[gmx-users] Re: ci barely out of bounds
matteo.guglielmi at epfl.ch
Mon May 28 23:45:51 CEST 2007
David van der Spoel wrote:
> Matteo Guglielmi wrote:
>> David van der Spoel wrote:
>>> chris.neale at utoronto.ca wrote:
>>>> This email refers to my original posts on this topic:
>>>> I have previously posted some of this information to somebody else's
>>>> bugzilla post #109 including a possible workaround
>>>> I have compiled my gromacs always using one of the gcc3.3* distros. I
>>>> didn't do anything fancy, just the usual configure,make,make install.
>>>> I did have trouble with a gromacs version compiled using a gcc4*
>>>> distro and somebody on this user list assisted me in determining that
>>>> I should just roll back my gcc verison. I run on all sorts of
>>>> computers, opterons and intel chips, 32 and 64 bit, and this
>>>> particular ci problem is the same for me on all of them.
>>>> Matteo, I want to be sure that we are on the same page here: your ci
>>>> is just *barely* out of bounds right? This is a different problem
>>>> than when your ci is a huge negative number. In that case you have
>>>> some other problem and your system is exploding.

_Written task A:_ Summarize the GROMACS mailing list message in two sentences.
_Written task B:_ Reproduce word for word everything in the GROMACS mailing list message from "[gmx-users] Re: ci" down to "usual configure,make,make install.".
_Written task C:_ Pick up the GROMACS mailing list message where it stops and keep writing.
The data that comes after this GROMACS mailing list message has no role in what is asked here.

_Information supplied:_
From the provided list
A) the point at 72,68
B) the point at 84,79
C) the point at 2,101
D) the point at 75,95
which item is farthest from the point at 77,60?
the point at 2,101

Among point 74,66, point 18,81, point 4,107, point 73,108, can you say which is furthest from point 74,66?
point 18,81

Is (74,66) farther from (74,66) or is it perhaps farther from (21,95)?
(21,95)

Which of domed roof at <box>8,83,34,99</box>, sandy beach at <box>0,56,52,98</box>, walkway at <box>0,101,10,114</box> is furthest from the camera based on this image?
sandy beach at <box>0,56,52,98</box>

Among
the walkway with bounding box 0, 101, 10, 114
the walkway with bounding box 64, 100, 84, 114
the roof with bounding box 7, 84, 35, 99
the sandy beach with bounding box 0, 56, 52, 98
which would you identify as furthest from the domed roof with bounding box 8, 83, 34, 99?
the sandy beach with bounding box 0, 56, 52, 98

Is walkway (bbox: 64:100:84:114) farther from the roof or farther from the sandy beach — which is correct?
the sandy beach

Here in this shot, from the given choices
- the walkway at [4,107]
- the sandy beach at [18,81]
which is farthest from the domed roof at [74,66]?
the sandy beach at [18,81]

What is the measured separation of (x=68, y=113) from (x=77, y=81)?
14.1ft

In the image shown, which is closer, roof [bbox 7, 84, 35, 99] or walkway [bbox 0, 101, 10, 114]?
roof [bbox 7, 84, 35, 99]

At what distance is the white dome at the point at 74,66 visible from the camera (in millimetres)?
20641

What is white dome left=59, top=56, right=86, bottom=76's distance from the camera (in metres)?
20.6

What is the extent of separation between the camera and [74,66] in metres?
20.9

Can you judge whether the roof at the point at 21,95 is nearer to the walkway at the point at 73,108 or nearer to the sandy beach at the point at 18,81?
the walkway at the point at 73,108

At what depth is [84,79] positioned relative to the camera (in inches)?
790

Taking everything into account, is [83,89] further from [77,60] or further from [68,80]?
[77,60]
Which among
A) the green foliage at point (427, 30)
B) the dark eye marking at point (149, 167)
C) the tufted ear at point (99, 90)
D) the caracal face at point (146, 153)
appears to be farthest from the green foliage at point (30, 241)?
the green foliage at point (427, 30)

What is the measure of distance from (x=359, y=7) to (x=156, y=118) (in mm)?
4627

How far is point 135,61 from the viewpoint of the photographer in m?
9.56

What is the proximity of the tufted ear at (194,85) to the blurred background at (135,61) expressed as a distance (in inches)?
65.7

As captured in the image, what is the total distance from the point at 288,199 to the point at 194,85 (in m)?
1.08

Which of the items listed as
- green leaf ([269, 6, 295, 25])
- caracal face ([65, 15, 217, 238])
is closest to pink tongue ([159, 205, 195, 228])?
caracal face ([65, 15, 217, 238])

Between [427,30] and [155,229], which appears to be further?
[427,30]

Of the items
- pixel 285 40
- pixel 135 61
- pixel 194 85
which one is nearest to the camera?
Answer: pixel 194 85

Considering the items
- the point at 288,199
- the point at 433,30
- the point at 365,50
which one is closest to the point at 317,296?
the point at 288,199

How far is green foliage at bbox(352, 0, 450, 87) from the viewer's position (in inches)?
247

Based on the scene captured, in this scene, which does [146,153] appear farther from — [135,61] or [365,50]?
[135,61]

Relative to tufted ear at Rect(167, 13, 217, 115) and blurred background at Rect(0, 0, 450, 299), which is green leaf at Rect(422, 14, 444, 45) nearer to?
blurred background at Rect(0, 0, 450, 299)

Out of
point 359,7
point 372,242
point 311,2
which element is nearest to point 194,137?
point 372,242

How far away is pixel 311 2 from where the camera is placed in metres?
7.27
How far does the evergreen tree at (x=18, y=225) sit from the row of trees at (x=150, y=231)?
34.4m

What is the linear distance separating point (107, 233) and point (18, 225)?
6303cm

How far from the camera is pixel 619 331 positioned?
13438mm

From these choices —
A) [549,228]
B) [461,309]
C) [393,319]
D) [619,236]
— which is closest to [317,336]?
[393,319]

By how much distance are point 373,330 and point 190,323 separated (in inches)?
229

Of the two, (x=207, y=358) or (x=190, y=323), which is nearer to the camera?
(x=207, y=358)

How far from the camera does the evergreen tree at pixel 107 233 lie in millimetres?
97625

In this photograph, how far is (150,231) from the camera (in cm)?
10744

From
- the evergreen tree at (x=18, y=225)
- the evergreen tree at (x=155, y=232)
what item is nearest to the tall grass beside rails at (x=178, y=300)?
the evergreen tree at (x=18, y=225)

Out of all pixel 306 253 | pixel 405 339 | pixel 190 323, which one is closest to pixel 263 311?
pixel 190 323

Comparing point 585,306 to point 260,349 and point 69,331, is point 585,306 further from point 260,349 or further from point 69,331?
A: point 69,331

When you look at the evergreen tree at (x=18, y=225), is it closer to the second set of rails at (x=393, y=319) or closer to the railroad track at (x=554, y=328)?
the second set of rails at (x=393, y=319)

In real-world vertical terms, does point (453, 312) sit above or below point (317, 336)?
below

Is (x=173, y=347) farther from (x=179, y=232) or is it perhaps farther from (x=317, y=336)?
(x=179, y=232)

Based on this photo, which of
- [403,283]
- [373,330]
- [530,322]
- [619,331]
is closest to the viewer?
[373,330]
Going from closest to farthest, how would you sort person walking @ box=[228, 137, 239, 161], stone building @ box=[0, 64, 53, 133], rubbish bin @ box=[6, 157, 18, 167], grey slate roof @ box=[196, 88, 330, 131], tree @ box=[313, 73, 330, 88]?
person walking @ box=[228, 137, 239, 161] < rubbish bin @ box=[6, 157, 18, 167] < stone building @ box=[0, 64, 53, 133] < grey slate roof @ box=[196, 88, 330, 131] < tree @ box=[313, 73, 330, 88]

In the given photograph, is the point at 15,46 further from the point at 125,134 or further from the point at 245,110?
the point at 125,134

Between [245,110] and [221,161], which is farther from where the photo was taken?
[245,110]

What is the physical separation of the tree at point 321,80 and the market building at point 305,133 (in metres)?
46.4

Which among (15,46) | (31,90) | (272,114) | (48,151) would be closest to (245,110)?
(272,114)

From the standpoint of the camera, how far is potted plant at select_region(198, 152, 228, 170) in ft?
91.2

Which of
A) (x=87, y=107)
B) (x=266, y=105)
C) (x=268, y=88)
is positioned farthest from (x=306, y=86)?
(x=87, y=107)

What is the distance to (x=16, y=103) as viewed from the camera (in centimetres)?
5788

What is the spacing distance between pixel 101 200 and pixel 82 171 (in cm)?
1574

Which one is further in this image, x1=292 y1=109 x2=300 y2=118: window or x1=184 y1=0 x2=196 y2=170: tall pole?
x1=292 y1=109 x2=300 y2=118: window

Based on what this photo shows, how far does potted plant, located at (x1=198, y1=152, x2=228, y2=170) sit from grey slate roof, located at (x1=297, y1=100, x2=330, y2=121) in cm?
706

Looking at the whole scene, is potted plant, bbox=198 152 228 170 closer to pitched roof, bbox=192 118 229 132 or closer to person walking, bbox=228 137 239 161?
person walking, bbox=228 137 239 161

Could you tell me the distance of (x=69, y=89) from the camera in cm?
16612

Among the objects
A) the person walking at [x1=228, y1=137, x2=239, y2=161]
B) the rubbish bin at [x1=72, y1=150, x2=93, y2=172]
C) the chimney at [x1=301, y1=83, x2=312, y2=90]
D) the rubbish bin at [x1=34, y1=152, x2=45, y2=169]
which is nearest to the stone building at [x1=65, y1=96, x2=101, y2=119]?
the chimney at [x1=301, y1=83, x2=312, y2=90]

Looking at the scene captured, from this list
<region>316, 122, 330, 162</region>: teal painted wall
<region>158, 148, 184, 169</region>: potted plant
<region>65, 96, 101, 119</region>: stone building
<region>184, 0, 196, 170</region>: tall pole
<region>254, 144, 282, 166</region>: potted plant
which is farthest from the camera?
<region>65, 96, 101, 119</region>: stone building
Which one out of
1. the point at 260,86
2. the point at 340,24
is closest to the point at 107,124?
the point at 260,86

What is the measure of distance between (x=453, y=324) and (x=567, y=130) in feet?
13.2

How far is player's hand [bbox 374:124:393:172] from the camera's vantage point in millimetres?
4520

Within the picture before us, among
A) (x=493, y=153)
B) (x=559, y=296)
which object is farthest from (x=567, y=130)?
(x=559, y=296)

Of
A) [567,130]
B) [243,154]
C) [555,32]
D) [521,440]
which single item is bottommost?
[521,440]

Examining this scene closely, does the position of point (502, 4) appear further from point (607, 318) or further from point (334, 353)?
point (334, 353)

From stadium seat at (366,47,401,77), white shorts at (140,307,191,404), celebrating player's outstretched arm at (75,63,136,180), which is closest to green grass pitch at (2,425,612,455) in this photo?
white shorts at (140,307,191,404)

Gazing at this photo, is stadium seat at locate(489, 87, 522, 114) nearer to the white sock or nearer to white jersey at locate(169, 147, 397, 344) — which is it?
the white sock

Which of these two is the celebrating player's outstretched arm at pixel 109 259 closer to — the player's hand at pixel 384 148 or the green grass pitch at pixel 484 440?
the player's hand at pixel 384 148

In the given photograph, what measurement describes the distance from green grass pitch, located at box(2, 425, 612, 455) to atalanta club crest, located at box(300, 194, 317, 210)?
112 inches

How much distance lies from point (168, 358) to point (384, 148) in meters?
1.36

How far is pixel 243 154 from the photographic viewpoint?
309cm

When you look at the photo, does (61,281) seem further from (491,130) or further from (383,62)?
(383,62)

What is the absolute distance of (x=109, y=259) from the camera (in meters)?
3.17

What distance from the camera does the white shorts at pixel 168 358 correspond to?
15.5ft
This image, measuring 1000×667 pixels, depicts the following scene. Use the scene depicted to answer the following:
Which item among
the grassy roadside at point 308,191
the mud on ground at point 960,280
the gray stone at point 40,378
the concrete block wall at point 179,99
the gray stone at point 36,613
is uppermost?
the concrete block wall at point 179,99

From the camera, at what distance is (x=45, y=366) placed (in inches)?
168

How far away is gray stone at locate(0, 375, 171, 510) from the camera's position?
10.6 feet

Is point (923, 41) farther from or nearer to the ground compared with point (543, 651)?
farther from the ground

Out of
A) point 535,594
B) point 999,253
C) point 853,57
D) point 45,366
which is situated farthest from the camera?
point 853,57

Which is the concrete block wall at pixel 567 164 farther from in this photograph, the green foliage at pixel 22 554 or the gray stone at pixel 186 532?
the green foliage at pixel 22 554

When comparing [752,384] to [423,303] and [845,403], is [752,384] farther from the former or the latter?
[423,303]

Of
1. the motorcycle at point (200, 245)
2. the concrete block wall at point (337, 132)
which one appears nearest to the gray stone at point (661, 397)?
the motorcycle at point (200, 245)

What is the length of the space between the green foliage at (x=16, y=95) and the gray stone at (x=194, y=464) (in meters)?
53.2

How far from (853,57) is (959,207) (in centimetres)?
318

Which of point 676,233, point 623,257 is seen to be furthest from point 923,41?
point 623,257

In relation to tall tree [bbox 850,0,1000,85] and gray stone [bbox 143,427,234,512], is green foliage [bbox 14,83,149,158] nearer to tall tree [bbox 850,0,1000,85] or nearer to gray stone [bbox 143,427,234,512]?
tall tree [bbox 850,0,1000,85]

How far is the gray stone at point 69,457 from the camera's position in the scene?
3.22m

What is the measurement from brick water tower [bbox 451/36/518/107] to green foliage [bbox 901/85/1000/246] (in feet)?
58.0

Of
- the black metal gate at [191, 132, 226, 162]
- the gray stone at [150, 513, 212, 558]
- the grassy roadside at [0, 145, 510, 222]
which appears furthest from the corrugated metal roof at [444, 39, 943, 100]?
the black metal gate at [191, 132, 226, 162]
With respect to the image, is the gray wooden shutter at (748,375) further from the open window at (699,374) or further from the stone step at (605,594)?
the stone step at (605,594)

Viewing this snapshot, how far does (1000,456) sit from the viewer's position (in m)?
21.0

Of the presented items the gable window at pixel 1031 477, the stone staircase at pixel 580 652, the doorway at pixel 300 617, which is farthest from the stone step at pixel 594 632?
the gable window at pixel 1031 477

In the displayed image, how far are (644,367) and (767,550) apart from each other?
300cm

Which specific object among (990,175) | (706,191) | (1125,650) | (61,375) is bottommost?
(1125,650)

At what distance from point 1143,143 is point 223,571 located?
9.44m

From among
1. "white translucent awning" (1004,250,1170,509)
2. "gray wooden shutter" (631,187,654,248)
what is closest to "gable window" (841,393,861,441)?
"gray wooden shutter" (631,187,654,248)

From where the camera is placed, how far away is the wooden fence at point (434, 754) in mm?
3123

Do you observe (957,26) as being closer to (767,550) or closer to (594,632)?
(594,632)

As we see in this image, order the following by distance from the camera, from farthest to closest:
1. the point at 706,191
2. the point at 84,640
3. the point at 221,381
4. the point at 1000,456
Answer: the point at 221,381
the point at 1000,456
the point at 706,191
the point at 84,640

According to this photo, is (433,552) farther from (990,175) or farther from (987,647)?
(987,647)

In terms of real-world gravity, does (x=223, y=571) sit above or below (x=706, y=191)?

_Exercise answer A:_ The writer has always compiled GROMACS with a gcc3.3 distribution, having been advised to roll back after trouble with a gcc4 build, and sees the same ci problem on every computer he runs on. He asks Matteo to confirm that his ci is only barely out of bounds, since a huge negative ci would point to a different problem where the system is exploding.

_Exercise answer B:_
[gmx-users] Re: ci barely out of bounds
matteo.guglielmi at epfl.ch
Mon May 28 23:45:51 CEST 2007
David van der Spoel wrote:
> Matteo Guglielmi wrote:
>> David van der Spoel wrote:
>>> chris.neale at utoronto.ca wrote:
>>>> This email refers to my original posts on this topic:
>>>> I have previously posted some of this information to somebody else's
>>>> bugzilla post #109 including a possible workaround
>>>> I have compiled my gromacs always using one of the gcc3.3* distros. I
>>>> didn't do anything fancy, just the usual configure,make,make install.

_Exercise answer C:_
>>>> There is one test and one workaround included in my bugzilla post.
>>>> The test is to recompile gromacs with the -DEBUG_PBC flag and see if
>>>> the problem still occurs. For me this solved the problem (although
>>>> gromacs runs much slower so it is not a great workaround). The
>>>> solution was to remake my system with a few more or a few less waters
>>>> so that the number of grids wasn't changing as the volume of the box
>>>> fluctuates (slightly) during constant pressure simulations.
>>>> I here include the text that I added to that bugzilla post:
>>>> Did you try with a version of mdrun that was compiled with
>>>> -DEBUG_PBC ?
>>>> I have some runs that reliably (but stochastically) give errors about
>>>> an atom
>>>> being found in a grid just one block outside of the expected boundary
>>>> only in
>>>> parallel runs, and often other nodes have log files that indicate
>>>> that they have
>>>> just updated the grid size (constant pressure simulation). This error
>>>> when I run with a -DEBUG_PBC version. My assumption here is that
>>>> there is some
>>>> non-blocking MPI communication that is not getting through in time.
>>>> -DEBUG_PBC version spends a lot of time checking some things and
>>>> although it
>>>> never reports having found some problem, I assume that a side-effect
>>>> of these
>>>> extra calculations is to slow things down enough at the proper stage
>>>> so that the
>>>> MPI message gets through. I have solved my problem by adjusting my
>>>> cell so that it doesn't fall close to the grid boundaries. Perhaps
>>>> you are
>>>> experiencing some analogous problem?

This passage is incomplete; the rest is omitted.